Und ganz konkret zu Buurtzorg: da muss ich sagen, es ist ein Stück weit Utopie zu glauben, dass es das Modell für ganz Deutschland sei. Das hat ja auch ganz unterschiedliche Strukturen. Aber für mich ist es einer der Beispiele, wie man auf der einen Seite Berufszufriedenheit bei den Ausübenden und auf der anderen Seite Qualitätssteigerung hinbekommen kann. Und ich finde, Modellprojekte dienen ja dazu, sich zu multiplizieren und daraus in einem Prozess Dinge weiterzuentwickeln. Das heißt ja nicht, dass Buurtzorg immer so bleibt, wie es heute ist. Aber es löst in Deutschland meiner Wahrnehmung nach erheblich viele positive Diskussionen aus; darüber nachzudenken, sich auf einen solchen Weg zu machen, alte Strukturen nochmal kritisch zu hinterfragen, und ob es eigentlich Gott befohlen ist, dass wir in diesen Strukturen arbeiten. Man muss erkennen, dass mit den Instrumenten der letzten Jahrzehnte die Herausforderungen der nächsten Jahrzehnte nicht zu bewältigen sind. Was Buurtzorg noch beweist: nicht klagen, sondern machen. Loslegen, Widerstände als Herausforderung sehen, in die Pilotisierung und wissenschaftliche Evaluationgehen. Am Ende muss man aufpassen, dass innovative Ansätze nach erfolgreicher Erprobung in die Regelversorgung übertragen werden und nicht irgendwo in Schubladen verschwinden.

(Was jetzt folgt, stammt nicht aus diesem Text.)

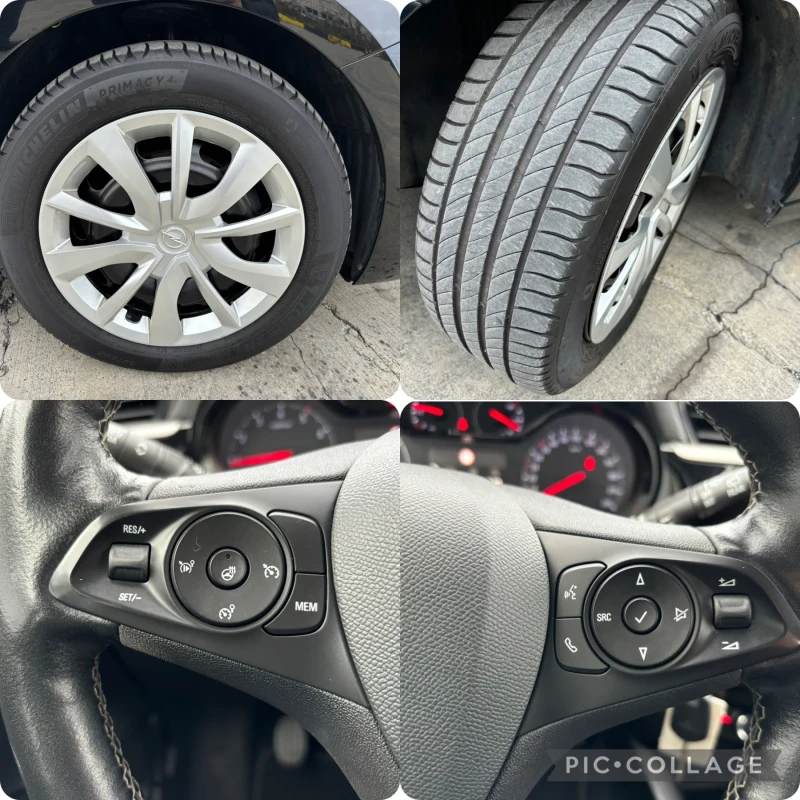 Opel Corsa  1.5 CDTI* 129 000 KM* COC* TUV* , снимка 17 - Автомобили и джипове - 48076295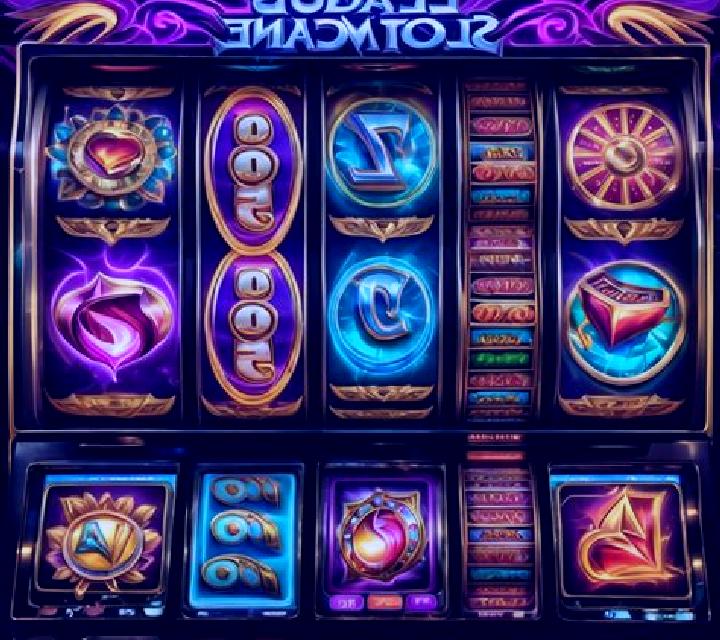 Knight Legends slot machine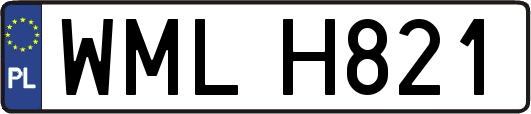 WMLH821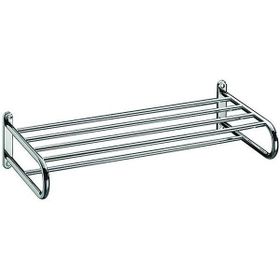 Bocchi 3057 0003 477 mm Krom Havlu Rafı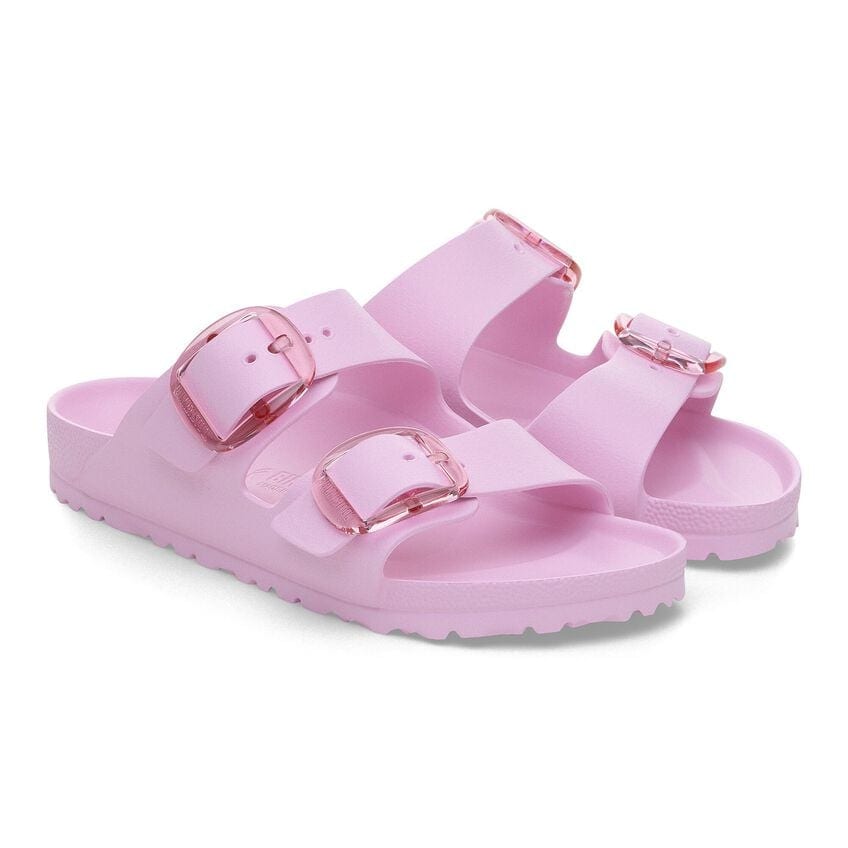 Arizona Big Buckle EVA Fondant Pink Medium/Narrow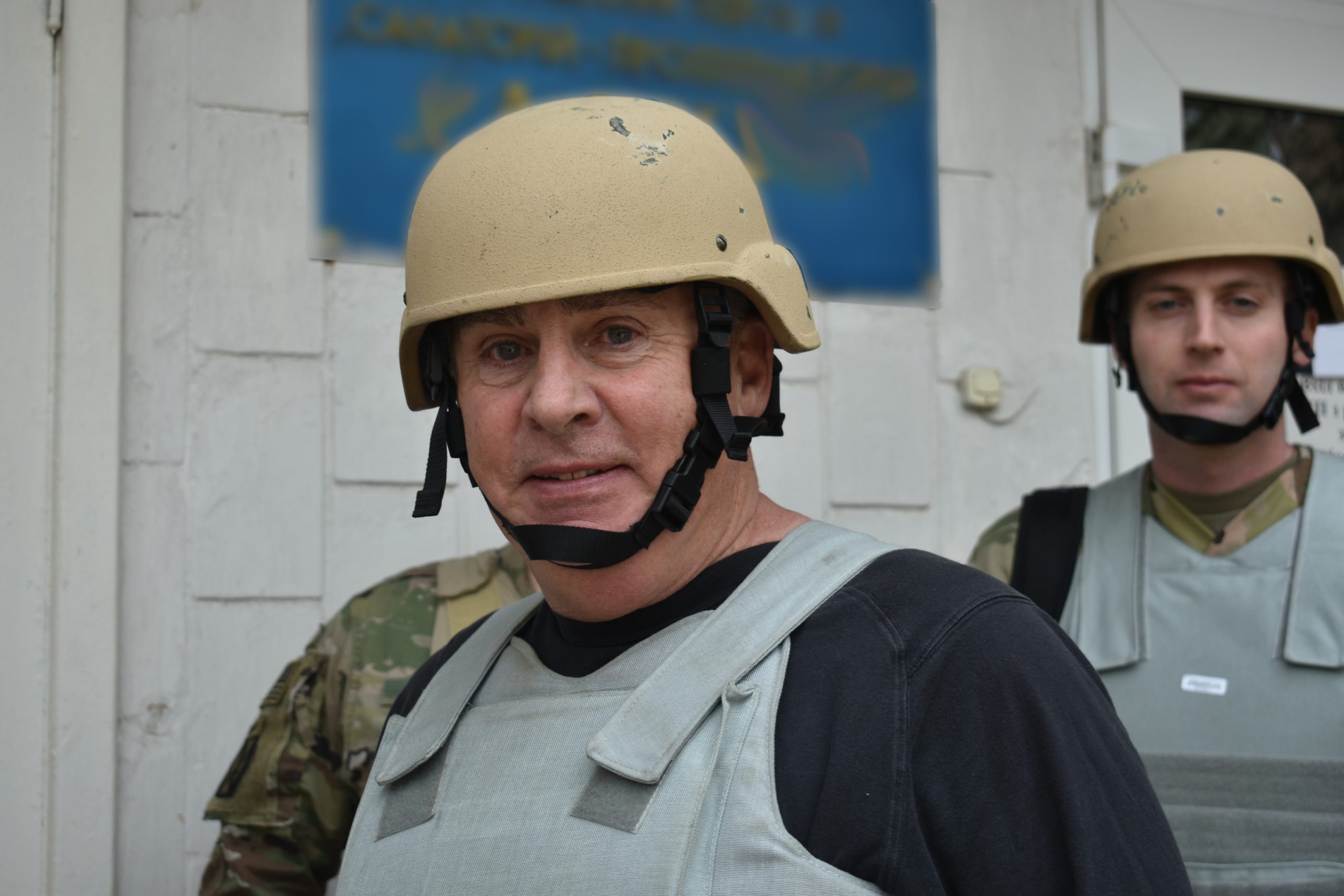 Ο στρατηγός εν αποστρατεία Τζον Αμπιζάιντ νέος πρεσβευτής των ΗΠΑ στη Σαουδική Αραβία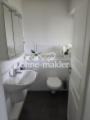 Gäste-WC vorn, 2,6 qm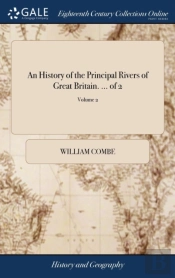 An History Of The Principal Rivers Of Gr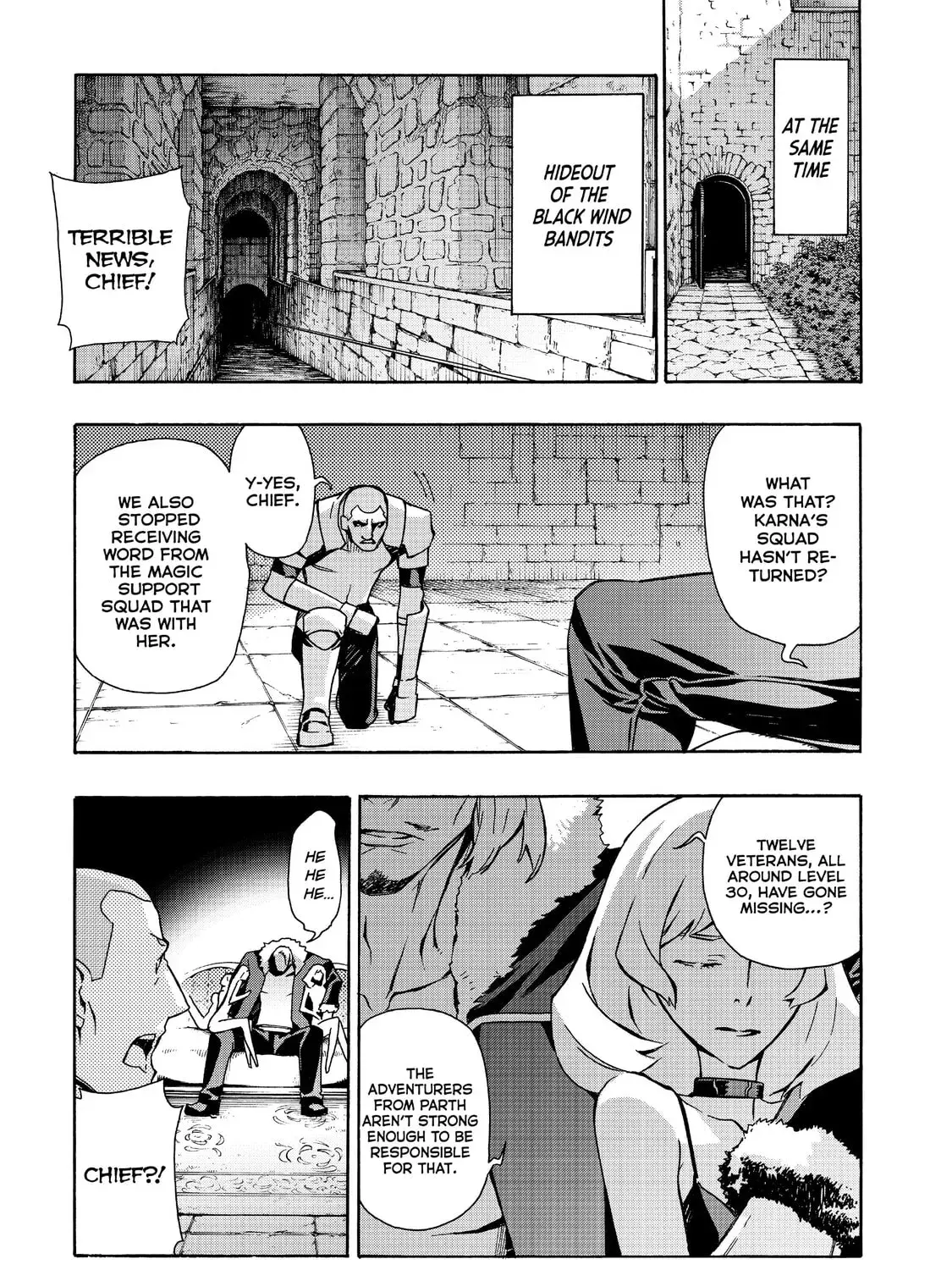 Black Summoner Chapter 2.1 page 39 -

Rechtsdepesche: Abschließend: Welche großen Themen stehen nun in Zukunft auf der Agenda für Sie?
Westerfellhaus: Es sind die großen Herausforderungen, die wir in der Konstituierten Aktion Pflege angesprochen haben. Das ist der Fachkräftemangel, das ist die Neujustierung der Zusammenarbeit der Gesundheitsfachberufe, den Strategieprozess haben wir ja jetzt gerade begonnen. Dann müssen wir pflegenden Angehörigen mehr Sicherheit geben, durch meinen Vorschlag eines Ko-Piloten in der Regelversorgung. Den Leistungsdschungel auflösen, durch die von mir vorgeschlagenen zwei Budgets, um Leistungen zugänglicher und flexibler zu machen – das kann man mit dem Ko-Piloten dann übrigens hervorragend verknüpfen. Außerdem werden wir uns mit den Herausforderungen beschäftigen, die uns im Rahmen Ausbildung durch das Pflegeberufegesetz bevorstehen. Wir haben das Gesetz zwar verabschiedet, aber wir werden merken, dass hier noch einiges zu tun ist in Sachen wirklicher Etablierung und Stützung der akademischen Primärqualifizierung in Deutschland. Die Aufgabenverteilung in der Pflege wird Thema sein sowie die Digitalisierung. Dabei gilt es auch, die Vernetzung der Gesundheitsberufe – Ärzte, Therapeuten, Physiotherapeuten, Logopäden usw. – voranzutreiben. Und dann nochmals: Bildung, Bildung, Bildung steht auf der Agenda.
Rechtsdepesche: Vielen Dank für das Interview, Herr Westerfellhaus.
Das Interview wurde am 30.1.2020 aufgezeichnet.